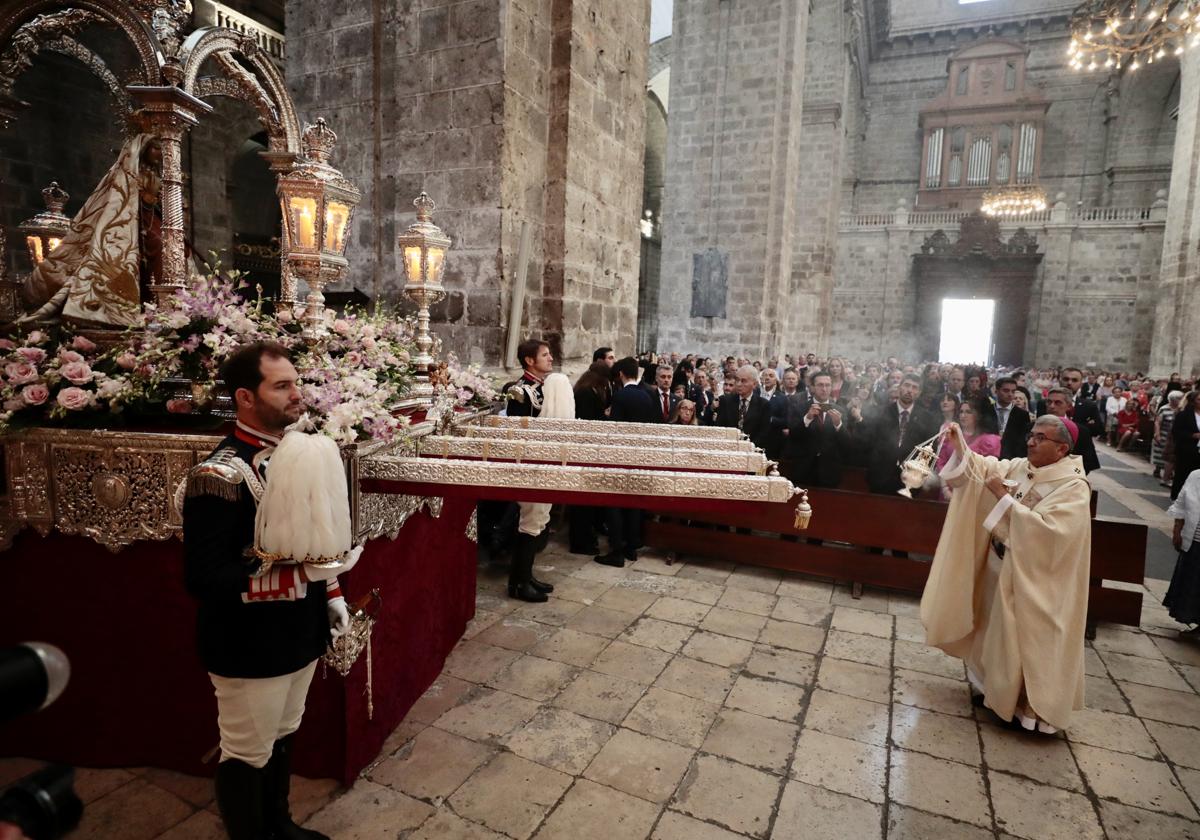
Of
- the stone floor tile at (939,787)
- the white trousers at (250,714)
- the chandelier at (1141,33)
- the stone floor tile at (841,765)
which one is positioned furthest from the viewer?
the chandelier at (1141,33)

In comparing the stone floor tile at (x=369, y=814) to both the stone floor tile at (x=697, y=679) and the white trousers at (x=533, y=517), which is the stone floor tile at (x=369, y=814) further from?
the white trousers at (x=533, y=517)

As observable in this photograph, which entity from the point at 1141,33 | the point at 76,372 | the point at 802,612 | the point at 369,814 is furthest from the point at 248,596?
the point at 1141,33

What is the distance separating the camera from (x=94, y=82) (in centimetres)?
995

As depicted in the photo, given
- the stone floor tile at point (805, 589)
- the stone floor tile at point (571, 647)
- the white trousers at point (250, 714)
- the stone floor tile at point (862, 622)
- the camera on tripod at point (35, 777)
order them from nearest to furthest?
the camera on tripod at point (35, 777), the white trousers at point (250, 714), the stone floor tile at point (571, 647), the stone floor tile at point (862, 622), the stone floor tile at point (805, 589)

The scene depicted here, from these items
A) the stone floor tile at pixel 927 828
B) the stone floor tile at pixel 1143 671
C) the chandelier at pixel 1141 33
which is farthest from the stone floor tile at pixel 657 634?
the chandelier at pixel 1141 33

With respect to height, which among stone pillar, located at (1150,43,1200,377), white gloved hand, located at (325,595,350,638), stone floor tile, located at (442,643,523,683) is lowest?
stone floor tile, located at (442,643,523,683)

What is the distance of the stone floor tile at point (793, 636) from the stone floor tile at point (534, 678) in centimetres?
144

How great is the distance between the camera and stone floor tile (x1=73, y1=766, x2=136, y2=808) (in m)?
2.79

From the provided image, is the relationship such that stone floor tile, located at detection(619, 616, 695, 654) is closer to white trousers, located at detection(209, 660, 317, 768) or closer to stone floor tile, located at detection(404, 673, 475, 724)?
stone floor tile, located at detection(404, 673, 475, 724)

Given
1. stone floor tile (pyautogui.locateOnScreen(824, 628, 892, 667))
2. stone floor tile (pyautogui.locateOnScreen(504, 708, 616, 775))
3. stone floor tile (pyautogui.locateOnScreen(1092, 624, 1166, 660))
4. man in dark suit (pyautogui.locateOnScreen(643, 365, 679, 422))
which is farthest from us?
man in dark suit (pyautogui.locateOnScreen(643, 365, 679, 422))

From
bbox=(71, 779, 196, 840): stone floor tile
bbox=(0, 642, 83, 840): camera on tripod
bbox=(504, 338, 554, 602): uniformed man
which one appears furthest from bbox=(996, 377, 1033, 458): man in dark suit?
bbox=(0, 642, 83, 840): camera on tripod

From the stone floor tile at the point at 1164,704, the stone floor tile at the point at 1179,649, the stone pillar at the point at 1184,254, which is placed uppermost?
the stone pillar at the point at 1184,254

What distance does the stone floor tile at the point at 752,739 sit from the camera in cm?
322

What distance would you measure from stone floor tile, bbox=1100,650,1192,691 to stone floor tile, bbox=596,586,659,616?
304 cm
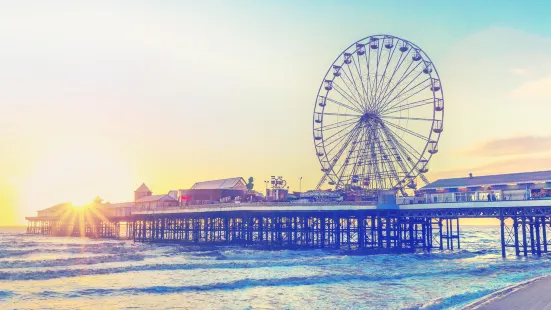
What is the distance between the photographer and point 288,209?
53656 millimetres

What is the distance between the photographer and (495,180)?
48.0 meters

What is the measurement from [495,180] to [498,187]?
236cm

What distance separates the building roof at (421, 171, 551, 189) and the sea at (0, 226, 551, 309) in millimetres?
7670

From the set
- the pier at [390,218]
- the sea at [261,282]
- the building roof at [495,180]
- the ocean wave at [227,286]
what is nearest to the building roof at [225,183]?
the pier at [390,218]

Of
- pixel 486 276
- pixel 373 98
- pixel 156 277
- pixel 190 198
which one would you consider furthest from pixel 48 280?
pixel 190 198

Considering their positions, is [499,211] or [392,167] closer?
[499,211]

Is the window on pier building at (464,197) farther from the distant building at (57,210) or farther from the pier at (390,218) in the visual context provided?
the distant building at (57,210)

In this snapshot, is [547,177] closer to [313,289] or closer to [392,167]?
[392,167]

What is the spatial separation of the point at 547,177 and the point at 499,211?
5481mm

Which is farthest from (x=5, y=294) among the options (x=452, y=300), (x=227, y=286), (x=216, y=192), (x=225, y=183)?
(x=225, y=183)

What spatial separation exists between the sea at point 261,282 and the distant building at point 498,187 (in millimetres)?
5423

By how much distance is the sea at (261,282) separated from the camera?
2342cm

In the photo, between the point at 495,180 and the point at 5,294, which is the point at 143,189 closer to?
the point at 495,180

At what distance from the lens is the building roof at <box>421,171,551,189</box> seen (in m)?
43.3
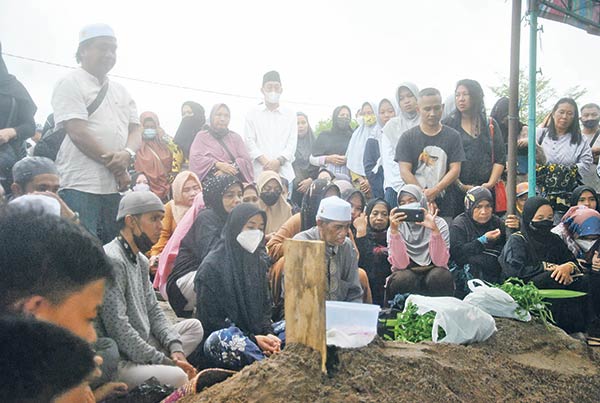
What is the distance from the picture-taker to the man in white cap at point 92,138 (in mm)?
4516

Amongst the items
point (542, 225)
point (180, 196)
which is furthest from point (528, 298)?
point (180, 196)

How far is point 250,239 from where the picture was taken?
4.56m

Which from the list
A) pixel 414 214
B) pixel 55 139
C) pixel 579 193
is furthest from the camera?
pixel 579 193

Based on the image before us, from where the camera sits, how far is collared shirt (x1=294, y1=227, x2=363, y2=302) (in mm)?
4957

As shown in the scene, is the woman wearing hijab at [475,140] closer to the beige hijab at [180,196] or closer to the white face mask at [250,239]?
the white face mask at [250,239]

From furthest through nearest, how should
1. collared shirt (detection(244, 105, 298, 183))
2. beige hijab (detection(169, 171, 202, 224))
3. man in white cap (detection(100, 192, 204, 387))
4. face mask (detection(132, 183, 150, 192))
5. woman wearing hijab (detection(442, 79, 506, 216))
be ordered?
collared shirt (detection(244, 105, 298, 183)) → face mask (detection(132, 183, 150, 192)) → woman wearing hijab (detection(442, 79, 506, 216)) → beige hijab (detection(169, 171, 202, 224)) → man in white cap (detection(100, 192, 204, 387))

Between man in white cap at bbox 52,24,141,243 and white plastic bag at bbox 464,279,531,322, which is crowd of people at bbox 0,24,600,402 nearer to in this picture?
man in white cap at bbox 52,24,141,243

★ ★ ★ ★ ★ ★ ★

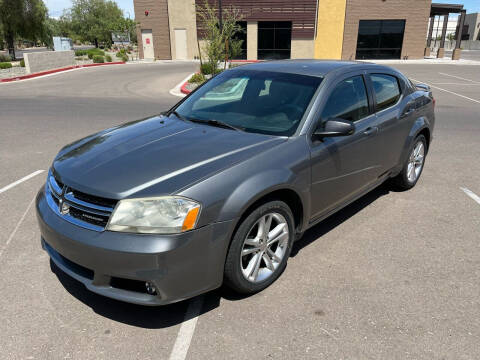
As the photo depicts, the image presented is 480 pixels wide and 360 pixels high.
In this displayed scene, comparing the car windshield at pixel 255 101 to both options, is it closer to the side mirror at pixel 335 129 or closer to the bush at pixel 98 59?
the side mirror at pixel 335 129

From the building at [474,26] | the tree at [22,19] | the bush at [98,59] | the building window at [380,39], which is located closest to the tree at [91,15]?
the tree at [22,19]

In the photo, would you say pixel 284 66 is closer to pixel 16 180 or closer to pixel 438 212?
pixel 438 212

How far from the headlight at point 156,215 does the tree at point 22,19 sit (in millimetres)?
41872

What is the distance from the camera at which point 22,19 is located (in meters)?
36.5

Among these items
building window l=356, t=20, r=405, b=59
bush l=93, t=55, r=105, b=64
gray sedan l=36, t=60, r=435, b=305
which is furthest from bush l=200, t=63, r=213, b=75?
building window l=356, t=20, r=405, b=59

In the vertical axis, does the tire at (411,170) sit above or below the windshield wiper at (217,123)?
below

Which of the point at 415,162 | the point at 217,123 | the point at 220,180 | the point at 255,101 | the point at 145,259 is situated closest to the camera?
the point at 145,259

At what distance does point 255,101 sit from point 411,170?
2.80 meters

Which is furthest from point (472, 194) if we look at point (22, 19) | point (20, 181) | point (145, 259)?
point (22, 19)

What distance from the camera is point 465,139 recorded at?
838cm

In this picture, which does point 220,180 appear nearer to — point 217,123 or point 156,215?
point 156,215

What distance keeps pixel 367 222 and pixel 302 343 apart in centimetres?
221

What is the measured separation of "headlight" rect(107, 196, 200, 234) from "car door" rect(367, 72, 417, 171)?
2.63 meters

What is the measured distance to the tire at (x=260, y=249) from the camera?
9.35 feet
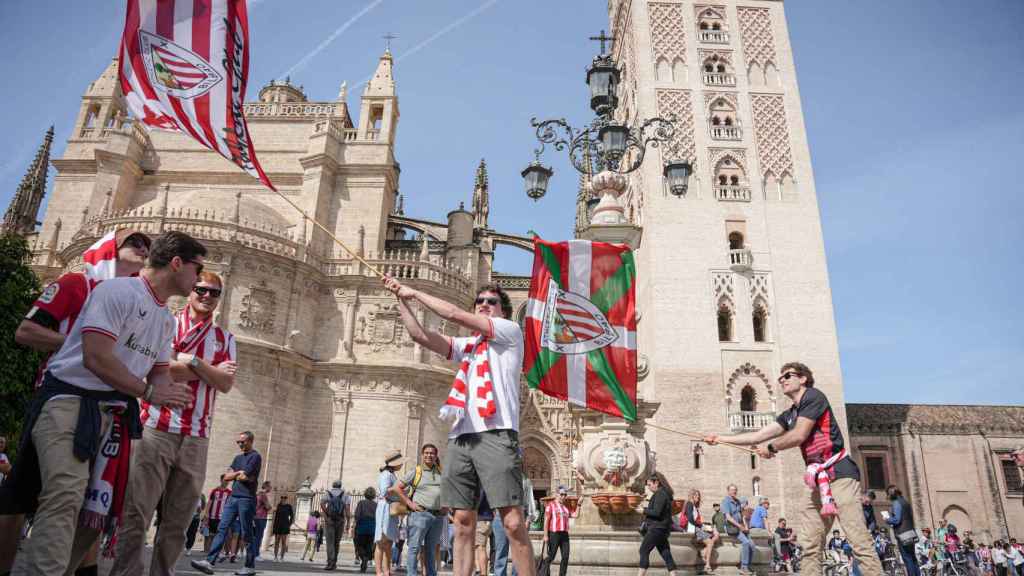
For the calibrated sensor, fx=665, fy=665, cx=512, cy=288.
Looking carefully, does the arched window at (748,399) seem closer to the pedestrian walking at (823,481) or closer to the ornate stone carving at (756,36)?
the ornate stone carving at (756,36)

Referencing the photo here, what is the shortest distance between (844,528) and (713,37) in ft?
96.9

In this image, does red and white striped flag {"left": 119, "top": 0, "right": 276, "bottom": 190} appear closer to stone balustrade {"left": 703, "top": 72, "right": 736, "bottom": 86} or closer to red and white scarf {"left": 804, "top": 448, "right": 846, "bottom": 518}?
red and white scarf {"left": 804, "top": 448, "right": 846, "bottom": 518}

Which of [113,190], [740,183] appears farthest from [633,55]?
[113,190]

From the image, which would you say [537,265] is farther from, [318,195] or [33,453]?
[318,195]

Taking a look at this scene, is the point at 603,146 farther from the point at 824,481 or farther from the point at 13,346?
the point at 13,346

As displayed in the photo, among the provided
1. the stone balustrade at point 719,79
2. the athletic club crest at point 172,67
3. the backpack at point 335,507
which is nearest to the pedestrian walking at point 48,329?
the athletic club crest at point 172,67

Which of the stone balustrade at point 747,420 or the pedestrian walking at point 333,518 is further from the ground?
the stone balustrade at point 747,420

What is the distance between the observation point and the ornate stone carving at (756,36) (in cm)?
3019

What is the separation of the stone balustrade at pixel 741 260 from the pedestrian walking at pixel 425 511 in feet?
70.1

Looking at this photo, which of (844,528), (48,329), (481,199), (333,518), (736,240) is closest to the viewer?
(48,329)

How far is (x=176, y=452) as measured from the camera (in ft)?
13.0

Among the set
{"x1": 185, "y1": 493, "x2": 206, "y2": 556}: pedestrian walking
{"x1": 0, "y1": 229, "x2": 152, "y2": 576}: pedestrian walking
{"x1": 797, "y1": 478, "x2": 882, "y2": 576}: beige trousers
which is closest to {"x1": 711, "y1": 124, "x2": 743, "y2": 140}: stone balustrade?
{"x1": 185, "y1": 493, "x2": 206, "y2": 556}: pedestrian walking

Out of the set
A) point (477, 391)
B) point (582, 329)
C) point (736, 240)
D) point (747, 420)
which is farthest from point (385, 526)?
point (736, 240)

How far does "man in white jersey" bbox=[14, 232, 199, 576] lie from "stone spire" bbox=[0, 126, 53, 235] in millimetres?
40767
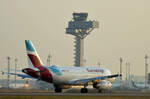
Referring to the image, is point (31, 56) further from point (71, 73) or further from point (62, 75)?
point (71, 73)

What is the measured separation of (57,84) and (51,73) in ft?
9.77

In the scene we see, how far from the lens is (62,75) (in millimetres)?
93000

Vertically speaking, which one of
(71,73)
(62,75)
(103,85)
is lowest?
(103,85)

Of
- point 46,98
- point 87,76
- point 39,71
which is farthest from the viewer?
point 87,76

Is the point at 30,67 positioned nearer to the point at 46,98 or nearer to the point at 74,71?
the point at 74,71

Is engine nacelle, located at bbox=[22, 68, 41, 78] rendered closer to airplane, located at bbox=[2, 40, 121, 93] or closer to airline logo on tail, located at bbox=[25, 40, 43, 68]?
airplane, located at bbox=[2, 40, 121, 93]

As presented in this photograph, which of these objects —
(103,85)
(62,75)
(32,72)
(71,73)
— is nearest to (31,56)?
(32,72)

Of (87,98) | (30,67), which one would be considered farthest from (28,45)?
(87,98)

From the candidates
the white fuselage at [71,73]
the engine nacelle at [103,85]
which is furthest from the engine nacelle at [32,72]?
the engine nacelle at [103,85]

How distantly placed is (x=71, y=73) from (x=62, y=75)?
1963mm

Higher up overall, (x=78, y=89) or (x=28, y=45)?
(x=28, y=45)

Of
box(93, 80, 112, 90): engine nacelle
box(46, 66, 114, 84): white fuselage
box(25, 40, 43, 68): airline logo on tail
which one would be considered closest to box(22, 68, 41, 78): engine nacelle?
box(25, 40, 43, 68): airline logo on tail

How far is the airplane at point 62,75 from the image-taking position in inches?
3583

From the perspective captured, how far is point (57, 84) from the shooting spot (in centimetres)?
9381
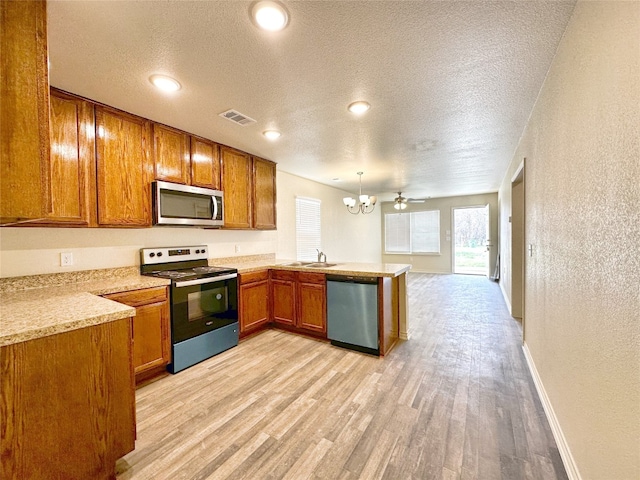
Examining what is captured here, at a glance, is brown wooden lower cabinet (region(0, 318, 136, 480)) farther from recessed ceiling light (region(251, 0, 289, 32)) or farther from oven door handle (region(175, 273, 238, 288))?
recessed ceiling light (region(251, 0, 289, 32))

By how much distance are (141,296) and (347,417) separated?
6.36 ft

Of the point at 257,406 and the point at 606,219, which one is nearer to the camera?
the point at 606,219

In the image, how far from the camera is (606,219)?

★ ★ ★ ★ ★ ★ ★

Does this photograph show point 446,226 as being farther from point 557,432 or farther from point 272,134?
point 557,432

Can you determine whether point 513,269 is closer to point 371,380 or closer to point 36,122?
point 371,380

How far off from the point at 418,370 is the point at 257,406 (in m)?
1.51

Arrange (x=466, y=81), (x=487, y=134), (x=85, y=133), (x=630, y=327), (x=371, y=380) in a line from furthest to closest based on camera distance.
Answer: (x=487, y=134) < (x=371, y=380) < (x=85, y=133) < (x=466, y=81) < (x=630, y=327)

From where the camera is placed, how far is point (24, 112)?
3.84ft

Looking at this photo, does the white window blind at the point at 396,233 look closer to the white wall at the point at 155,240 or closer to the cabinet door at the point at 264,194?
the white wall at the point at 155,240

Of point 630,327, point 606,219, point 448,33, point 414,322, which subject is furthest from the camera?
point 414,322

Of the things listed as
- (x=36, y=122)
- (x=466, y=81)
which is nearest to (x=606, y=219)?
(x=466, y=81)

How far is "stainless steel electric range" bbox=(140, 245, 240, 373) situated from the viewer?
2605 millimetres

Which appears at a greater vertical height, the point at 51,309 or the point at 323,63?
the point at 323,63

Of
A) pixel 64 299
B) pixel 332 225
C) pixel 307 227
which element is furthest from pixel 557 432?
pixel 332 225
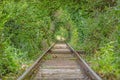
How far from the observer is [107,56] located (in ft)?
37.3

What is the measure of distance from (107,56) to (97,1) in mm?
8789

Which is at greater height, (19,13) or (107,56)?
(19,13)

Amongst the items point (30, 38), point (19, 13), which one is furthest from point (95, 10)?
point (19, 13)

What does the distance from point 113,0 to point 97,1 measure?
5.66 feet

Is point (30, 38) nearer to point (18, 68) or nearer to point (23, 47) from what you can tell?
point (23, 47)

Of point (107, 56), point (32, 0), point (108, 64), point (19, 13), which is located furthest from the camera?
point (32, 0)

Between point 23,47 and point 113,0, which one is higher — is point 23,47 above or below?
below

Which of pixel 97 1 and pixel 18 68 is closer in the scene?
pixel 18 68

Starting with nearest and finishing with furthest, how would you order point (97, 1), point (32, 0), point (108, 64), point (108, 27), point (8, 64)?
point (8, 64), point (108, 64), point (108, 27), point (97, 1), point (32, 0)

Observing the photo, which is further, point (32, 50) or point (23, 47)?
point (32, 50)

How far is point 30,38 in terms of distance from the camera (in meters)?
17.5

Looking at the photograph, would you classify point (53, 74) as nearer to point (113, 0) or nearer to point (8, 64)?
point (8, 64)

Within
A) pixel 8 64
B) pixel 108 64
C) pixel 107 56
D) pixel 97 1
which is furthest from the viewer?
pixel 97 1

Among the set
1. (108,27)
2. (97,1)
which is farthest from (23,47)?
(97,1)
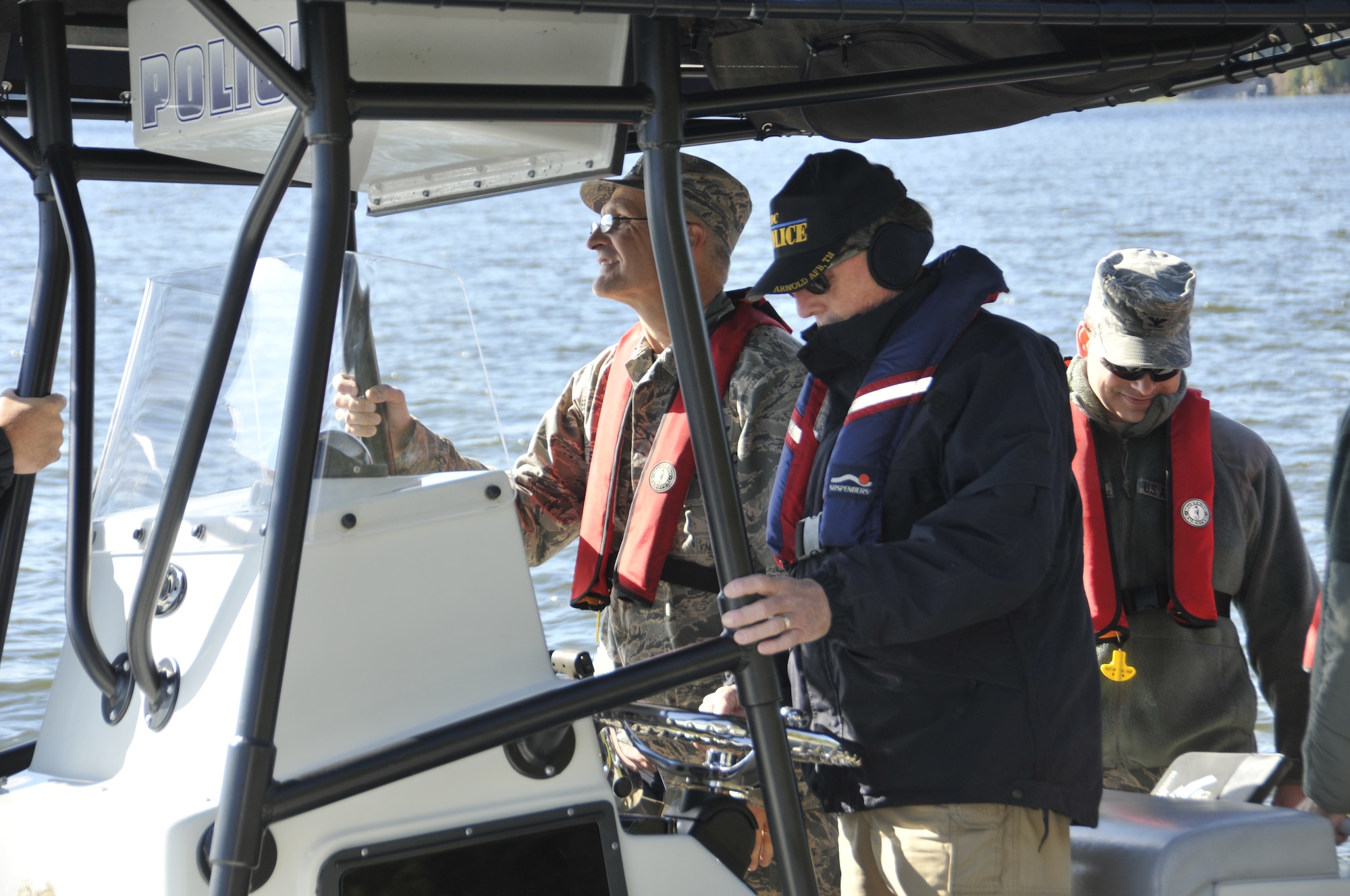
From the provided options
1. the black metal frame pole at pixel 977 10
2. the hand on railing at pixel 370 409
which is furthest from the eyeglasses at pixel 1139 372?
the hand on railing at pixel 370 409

★ ★ ★ ★ ★ ★ ★

▶ WHAT THE TASK REQUIRES
Count the lines in the records that contain the string "feet", with case counting, and reply with only that number.

▶ COMPLETE ANSWER
3